This initiative, spearheaded by the Federal Government, is poised to inject vitality into the region’s maritime industry and stimulate economic growth across West and Central Africa.

The Director of the Maritime Safety and Security Department in the Ministry of Marine and Blue Economy, Babatunde Bombata, revealed the latest developments during a stakeholders meeting in Lagos organized by the ministry.

He said the RMDB would play a pivotal role in fostering robust maritime infrastructure, facilitating vessel acquisition, and promoting human capacity development, among other strategic objectives.

With an envisaged capital base of $1 billion, RMDB is set to become a pivotal financial institution in the region.

Nigeria, which will host the bank’s headquarters, is slated to have the highest share of 12 percent among the member states of the Maritime Organization of West and Central Africa (MOWCA).

This underscores Nigeria’s commitment to driving maritime excellence and fostering regional cooperation.

The bank’s establishment reflects a collaborative effort between the public and private sectors, with MOWCA states holding a 51 percent shareholding and institutional investors owning the remaining 49 percent.

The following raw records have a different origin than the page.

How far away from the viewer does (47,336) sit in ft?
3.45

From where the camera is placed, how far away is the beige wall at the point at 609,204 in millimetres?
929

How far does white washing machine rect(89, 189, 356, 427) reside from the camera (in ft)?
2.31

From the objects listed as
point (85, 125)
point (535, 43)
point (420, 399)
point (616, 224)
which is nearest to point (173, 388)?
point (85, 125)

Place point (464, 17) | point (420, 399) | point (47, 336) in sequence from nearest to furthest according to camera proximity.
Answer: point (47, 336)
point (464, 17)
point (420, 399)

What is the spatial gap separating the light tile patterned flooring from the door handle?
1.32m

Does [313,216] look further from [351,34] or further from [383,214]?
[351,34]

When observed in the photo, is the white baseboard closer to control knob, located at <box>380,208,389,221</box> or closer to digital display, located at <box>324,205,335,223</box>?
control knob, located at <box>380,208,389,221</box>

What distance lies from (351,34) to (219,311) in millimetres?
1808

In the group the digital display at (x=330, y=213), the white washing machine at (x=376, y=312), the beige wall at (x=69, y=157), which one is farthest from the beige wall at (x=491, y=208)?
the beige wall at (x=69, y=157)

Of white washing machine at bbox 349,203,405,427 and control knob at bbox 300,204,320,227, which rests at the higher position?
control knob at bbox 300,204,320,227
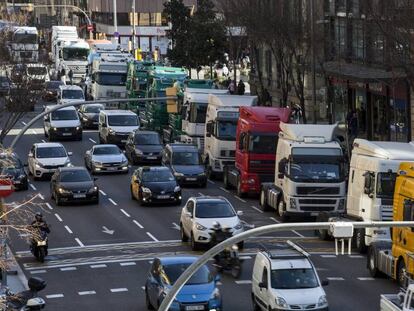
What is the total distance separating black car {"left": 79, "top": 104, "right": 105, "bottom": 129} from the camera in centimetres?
7931

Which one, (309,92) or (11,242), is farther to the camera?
(309,92)

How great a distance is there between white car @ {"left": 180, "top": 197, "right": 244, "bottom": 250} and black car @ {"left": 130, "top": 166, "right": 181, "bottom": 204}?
26.0 ft

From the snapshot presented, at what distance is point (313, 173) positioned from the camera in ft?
148

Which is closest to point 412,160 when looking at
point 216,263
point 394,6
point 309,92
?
point 216,263

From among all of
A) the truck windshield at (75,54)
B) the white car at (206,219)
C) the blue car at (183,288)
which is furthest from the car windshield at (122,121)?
the truck windshield at (75,54)

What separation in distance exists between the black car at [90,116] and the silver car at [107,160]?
19.7 m

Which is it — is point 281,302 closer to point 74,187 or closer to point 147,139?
point 74,187

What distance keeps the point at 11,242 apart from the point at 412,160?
1433cm

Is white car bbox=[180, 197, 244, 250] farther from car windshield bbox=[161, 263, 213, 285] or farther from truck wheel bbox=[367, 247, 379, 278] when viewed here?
car windshield bbox=[161, 263, 213, 285]

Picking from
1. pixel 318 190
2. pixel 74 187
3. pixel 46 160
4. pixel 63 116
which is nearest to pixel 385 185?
pixel 318 190

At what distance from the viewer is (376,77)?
2314 inches

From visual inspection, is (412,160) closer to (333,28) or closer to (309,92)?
(333,28)

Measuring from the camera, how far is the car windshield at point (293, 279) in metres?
30.2

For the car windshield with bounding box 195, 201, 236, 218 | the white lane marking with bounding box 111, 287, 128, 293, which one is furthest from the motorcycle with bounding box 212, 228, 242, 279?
the white lane marking with bounding box 111, 287, 128, 293
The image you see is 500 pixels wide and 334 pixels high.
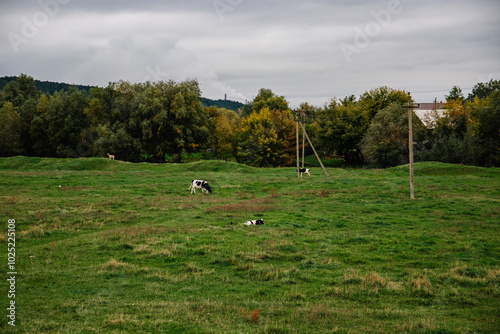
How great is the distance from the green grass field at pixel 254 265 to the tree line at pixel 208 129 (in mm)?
38987

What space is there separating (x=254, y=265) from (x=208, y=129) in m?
66.0

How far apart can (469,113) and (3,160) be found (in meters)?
76.7

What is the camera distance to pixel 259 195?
106 feet

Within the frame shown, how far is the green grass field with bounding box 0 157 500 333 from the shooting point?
9195mm

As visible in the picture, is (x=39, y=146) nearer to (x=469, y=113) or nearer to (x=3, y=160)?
(x=3, y=160)

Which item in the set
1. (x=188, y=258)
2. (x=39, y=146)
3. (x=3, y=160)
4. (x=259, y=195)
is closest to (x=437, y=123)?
(x=259, y=195)

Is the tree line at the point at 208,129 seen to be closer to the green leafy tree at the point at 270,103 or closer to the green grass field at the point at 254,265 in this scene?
the green leafy tree at the point at 270,103

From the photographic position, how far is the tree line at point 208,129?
217ft

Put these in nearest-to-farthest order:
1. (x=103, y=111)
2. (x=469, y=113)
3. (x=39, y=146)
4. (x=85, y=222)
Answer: (x=85, y=222), (x=469, y=113), (x=103, y=111), (x=39, y=146)

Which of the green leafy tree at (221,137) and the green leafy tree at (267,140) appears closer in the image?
the green leafy tree at (267,140)

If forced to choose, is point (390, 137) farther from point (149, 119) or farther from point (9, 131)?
point (9, 131)

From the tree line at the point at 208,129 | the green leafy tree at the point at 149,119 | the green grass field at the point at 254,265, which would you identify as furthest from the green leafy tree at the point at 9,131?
the green grass field at the point at 254,265

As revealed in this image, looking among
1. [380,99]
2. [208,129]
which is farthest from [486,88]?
[208,129]

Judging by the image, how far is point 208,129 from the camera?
3073 inches
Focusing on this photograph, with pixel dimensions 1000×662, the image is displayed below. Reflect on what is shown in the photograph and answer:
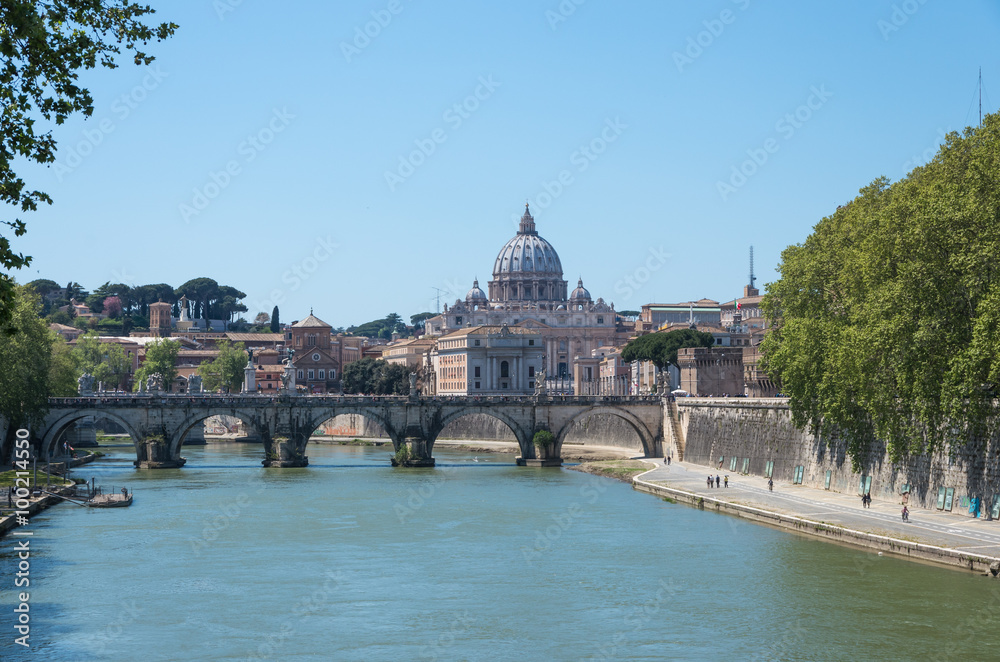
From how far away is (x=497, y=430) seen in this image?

This hybrid model ensures a balanced governance structure that prioritizes the interests of all stakeholders while fostering transparency and accountability.

In addition to providing vital funding for port infrastructure, vessel acquisition, and human capacity development, the RMDB will serve as a catalyst for indigenous shipowners, enabling them to access financing at favorable terms.

By empowering local stakeholders, the bank aims to stimulate economic activity, create employment opportunities, and enhance the competitiveness of the region’s maritime sector on the global stage.